[Extracted records]
= = = = = = =

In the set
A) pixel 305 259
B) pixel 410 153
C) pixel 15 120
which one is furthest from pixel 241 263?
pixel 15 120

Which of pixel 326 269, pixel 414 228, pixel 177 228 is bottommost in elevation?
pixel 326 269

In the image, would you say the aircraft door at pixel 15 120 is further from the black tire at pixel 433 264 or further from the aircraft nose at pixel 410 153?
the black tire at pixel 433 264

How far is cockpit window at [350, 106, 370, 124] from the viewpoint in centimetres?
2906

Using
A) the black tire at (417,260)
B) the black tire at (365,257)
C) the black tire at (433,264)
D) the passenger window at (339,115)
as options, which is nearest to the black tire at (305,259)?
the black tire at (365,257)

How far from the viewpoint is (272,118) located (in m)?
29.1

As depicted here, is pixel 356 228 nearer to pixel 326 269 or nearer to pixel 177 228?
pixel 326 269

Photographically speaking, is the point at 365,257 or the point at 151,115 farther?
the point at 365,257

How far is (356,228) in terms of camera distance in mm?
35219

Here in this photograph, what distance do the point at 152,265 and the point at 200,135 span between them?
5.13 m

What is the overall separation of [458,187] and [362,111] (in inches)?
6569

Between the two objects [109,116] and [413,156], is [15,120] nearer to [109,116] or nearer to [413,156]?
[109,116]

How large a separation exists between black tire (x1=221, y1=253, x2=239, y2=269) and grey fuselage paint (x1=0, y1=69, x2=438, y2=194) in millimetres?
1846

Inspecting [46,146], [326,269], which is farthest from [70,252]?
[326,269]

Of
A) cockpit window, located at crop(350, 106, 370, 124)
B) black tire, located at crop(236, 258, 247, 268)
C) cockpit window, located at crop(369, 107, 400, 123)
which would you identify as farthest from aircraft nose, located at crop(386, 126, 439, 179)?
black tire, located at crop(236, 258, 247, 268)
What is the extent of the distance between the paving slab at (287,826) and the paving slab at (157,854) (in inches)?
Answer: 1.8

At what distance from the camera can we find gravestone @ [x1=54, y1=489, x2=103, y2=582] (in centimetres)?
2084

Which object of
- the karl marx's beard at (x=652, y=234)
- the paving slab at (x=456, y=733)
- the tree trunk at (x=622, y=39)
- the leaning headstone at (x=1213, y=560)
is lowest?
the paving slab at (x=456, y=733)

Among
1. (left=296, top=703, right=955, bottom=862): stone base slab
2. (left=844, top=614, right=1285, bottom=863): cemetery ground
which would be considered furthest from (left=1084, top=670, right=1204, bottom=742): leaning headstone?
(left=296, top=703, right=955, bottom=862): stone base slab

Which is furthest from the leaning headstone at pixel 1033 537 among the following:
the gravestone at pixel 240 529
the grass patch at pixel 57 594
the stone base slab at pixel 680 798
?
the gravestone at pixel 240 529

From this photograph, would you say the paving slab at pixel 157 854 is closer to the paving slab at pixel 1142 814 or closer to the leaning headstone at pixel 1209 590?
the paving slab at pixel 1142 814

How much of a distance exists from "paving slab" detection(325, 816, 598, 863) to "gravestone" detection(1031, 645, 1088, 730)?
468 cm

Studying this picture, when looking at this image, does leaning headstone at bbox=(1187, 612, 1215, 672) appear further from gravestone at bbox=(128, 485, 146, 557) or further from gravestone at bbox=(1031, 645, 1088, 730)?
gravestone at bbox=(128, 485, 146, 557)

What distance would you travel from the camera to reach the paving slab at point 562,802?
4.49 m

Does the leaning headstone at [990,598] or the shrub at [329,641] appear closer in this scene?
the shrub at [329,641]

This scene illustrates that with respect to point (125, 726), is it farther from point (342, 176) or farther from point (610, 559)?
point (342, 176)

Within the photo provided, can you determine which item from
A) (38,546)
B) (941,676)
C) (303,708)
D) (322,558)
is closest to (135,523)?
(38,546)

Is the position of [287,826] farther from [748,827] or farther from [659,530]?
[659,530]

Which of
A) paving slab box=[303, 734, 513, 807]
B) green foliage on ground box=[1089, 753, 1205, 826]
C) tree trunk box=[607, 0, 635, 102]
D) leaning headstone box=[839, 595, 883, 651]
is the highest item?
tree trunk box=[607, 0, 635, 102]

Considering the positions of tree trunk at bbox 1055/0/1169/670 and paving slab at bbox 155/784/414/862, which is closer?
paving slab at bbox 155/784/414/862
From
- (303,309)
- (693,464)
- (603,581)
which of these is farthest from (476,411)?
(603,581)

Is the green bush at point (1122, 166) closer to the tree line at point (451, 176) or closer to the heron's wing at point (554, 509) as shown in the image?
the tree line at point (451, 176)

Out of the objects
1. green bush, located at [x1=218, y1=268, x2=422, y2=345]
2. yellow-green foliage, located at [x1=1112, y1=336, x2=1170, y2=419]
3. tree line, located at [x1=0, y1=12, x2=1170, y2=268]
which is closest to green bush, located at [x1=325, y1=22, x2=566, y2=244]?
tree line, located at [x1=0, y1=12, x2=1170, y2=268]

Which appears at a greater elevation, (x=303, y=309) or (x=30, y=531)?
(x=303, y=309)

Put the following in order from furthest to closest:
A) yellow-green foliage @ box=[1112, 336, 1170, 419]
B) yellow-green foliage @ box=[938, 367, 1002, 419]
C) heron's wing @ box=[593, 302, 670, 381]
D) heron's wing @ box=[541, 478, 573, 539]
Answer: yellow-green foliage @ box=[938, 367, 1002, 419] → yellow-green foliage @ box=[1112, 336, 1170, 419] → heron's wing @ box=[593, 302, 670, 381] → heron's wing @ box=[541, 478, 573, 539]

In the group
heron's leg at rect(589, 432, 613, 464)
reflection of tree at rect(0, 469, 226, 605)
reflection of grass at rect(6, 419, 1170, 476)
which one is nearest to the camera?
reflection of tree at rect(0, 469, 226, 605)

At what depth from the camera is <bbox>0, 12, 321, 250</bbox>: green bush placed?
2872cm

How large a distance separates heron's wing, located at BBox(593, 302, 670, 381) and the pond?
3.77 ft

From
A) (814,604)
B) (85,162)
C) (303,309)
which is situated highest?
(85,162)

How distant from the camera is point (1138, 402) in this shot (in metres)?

= = = = = = =

**EXERCISE INSTRUCTIONS**
Reproduce the lines word for word, starting at the one holding "Put the following" and ending at the final line of the material above.

**SOLUTION FOR THIS EXERCISE**
Put the following in order from furthest to closest:
A) yellow-green foliage @ box=[1112, 336, 1170, 419]
B) yellow-green foliage @ box=[938, 367, 1002, 419]
C) heron's wing @ box=[593, 302, 670, 381]
D) heron's wing @ box=[541, 478, 573, 539]
Answer: yellow-green foliage @ box=[938, 367, 1002, 419] → yellow-green foliage @ box=[1112, 336, 1170, 419] → heron's wing @ box=[593, 302, 670, 381] → heron's wing @ box=[541, 478, 573, 539]

In the group
heron's leg at rect(589, 432, 613, 464)
reflection of tree at rect(0, 469, 226, 605)
reflection of grass at rect(6, 419, 1170, 476)
which one is nearest to the camera?
reflection of tree at rect(0, 469, 226, 605)

At what depth from the camera is <bbox>0, 12, 321, 250</bbox>: green bush placed?
2872cm

How large a distance separates heron's wing, located at BBox(593, 302, 670, 381) and the pond?
3.77 ft

From
A) (814,604)
B) (85,162)
C) (303,309)
which is situated highest?
(85,162)

How distant from the camera is point (1138, 402) in this shot (in metres)?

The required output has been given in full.